After 111 years on its own, the law firm of Synnestvedt and Lechner has merged with Fox-Rothschild.

The merger, made official on September 1, combines the oldest intellectual property law firm in the region with one of the fastest growing. The merger adds eight patent attorneys and two patent agents to Fox Rothschild’s intellectual property department, which was developed about three years ago.

According to Dick Woodbridge, a partner at Synnestvedt and Lechner, the deal was done “because it was just time.” A growing trend in law, Woodbridge says, is the disappearance of “boutique” law firms like Synnestvedt. Larger more varied firms are replacing specialists, making it difficult for boutique firms to thrive. There was a time when partners in law firms generally stayed put for life. Not anymore. In fact, jumping from firm to firm is only accelerating. This happened to Synnestvedt starting last year, when some of the firm’s partners left to join Fox Rothschild, Woodbridge says.

“It’s a little sad when these things happen, but you can’t fight progress,” he says. Still, with a number of former colleagues already at Fox, Woodbridge says, the merger is “somewhat like a reunion.”

Besides progress, Woodbridge says the merger enhances Synnestvedt’s operations by allowing it to tap into Fox’s “back office” capabilities — billing, accounting, and the like. The deal, in return, enhances Fox Rothschild by adding decades of experience to its ranks.

According to Gerard Norton, chair of Fox Rothschild’s IP department Synnestvedt is particularly strong in the life-science fields — biotechnology, pharmaceuticals, and medical devices — and in the chemical and electrical areas.

Joseph Posillico, Gary Hecht, and Woodbridge will become partners at Fox Rothschild. Synnesdtvedt will move into Fox’s site on Lenox Drive “in the next month or so,” according to Woodbridge.

Woodbridge says hewas swayed by Phil Griffin, a partner at Fox, whom he has known for 30 years. After speaking with Griffin, Woodbridge says “it just seemed like a natural fit.”

Fox Rothschild LLP, 997 Lenox Drive, Building Three, Suite 301, Box 5231, Princeton 08543-5231; 609-896-3600; fax, 609-896-1469. James F.X. Rudy, office managing partner. www.foxrothschild.com.

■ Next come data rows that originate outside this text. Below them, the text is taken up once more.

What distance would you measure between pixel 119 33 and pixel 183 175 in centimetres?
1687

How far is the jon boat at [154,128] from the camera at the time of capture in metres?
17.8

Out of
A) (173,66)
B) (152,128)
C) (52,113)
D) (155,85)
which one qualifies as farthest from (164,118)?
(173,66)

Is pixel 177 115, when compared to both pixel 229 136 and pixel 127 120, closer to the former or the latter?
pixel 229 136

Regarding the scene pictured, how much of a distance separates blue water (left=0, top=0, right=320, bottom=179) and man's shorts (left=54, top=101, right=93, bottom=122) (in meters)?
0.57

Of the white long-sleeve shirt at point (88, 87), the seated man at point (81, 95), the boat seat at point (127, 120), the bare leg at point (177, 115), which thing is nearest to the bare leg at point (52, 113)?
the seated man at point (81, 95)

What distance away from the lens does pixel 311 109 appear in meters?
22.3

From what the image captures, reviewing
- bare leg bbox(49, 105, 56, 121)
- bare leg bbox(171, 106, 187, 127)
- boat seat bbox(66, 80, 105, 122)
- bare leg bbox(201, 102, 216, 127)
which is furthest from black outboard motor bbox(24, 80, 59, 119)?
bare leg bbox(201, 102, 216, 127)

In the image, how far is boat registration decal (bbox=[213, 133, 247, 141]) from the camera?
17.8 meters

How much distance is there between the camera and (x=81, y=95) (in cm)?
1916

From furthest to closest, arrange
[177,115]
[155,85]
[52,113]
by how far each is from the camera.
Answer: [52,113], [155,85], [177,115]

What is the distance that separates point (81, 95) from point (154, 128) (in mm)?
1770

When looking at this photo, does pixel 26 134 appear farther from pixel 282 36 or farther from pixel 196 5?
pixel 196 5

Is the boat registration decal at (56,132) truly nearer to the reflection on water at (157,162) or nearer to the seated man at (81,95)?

Synnestvedt & Lechner LLP, 112 Nassau Street, Box 592, Princeton 08542-0592; 609-924-3773; fax, 609-924-1811. Richard Woodbridge, managing partner. Home page: www.synnlech.com.

Deaths

David Wittemeier on September 9. He was controller for the U.S. markets for Derma Sciences.

Ronald Wells, 66, on September 8. He was a 34-year employee of Princeton University.

Gordon Mack, 81, on September 8. Retired from the YMCA of the USA, where he implemented the organization’s diversity program, he was the first chairman of Princeton’s Commission on Civil Rights.